CDK4 inactivation balances resistance to apoptosis with heightened metabolic sensitivity in triple negative breast cancer cells

The shift in the energetic demands of proliferating cells during tumorigenesis requires intense crosstalk between the cell cycle and metabolism. Beyond their role in cell proliferation, cell cycle regulators also modulate intracellular metabolism in normal tissues. However, in the context of cancer, where CDK4 is upregulated or stabilized, the metabolic role of CDK4 is barely understood. Using both genetic and pharmacological approaches, we aimed to determine the metabolic role of CDK4 in TNBC cells.
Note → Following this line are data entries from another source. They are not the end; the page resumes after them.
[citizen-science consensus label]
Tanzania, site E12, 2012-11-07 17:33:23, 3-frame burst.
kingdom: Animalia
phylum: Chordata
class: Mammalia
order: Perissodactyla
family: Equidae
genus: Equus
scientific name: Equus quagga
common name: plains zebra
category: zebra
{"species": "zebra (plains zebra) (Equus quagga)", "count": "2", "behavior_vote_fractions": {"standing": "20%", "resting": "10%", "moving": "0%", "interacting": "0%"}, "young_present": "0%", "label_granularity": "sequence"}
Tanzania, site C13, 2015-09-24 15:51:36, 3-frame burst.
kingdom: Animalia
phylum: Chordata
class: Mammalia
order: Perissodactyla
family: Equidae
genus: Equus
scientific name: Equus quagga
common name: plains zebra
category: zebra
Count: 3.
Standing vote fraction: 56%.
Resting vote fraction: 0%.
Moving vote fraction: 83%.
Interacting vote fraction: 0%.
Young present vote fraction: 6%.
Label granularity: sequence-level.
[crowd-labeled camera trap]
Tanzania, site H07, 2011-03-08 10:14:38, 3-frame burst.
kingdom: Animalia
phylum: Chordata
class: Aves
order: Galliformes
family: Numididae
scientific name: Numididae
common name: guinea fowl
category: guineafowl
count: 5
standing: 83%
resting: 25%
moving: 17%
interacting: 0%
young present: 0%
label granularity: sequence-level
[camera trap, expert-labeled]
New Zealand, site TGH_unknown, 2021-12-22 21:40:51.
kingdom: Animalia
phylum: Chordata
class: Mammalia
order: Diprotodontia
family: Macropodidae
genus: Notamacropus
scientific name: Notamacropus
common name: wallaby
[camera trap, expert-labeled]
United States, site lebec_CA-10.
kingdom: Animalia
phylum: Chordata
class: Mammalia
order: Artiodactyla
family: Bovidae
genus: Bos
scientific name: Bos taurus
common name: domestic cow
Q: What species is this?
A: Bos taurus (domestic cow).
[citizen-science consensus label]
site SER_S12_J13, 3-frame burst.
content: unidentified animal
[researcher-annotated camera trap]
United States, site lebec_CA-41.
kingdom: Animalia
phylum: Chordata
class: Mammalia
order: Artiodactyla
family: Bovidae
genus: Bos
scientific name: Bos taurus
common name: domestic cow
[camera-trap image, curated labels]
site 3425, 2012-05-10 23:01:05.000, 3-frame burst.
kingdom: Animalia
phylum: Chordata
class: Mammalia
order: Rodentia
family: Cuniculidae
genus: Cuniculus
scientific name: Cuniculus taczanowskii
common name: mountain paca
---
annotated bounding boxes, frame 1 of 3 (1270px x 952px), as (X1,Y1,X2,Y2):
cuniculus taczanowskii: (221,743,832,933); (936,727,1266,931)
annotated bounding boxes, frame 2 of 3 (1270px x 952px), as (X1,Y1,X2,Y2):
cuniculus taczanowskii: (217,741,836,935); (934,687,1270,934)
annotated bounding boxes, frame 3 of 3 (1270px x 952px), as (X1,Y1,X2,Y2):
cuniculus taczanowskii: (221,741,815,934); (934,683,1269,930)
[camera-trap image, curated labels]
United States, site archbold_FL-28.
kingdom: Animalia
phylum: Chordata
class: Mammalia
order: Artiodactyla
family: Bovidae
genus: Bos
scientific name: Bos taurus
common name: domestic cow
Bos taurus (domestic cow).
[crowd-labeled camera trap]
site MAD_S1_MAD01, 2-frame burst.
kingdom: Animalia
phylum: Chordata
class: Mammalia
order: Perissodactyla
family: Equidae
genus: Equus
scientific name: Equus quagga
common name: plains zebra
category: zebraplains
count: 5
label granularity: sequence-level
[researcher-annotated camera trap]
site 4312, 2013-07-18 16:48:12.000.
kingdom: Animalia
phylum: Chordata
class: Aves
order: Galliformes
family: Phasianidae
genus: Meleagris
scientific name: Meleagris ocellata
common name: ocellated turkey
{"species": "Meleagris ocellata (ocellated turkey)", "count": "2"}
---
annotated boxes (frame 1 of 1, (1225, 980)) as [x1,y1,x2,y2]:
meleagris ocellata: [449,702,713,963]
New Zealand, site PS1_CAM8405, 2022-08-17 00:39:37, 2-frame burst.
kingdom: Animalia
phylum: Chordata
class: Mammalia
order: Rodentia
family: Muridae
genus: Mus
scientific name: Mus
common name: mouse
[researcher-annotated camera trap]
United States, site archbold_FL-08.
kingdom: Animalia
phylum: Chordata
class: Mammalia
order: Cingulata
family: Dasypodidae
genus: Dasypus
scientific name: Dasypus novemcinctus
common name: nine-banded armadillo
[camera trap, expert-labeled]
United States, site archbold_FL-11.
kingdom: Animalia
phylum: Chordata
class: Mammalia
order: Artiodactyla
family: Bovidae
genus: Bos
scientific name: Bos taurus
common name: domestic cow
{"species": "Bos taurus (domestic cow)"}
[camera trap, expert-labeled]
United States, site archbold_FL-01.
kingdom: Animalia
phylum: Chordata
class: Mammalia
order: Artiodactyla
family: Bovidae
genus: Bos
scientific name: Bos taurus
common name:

Unexpectedly, deletion of CDK4 only slightly reduced triple-negative breast cancer (TNBC) cell proliferation and allowed tumor formation in vivo . Furthermore, proapoptotic stimuli failed to induce appropriate cell death in TNBC cells with CDK4 depletion or long-term CDK4/6 inhibitor treatment. Mechanistically, CDK4 enhances mitochondria-ER contact (MERC) formation, thus promoting mitochondrial fission and ER-mitochondrial calcium signaling. Phosphoproteomic analysis also revealed a role for CDK4 in regulating PKA activity at MERCs to sustain ER-mitochondrial calcium signaling. This proper CDK4-mediated mitochondrial calcium signaling is then required for metabolic flexibility of TNBC cells. Taken together, these results demonstrate that CDK4 inhibition leads to cell death resistance, inhibiting mitochondrial apoptosis and functions through attenuated MERCs formation and ER-mitochondrial calcium signaling in TNBC. Overall, this study provides new insights into the mechanisms of TNBC resistance to CDK4/6i therapy and paves the way to explore potential synergistic therapeutic targeting MERCs-associated metabolic shifts.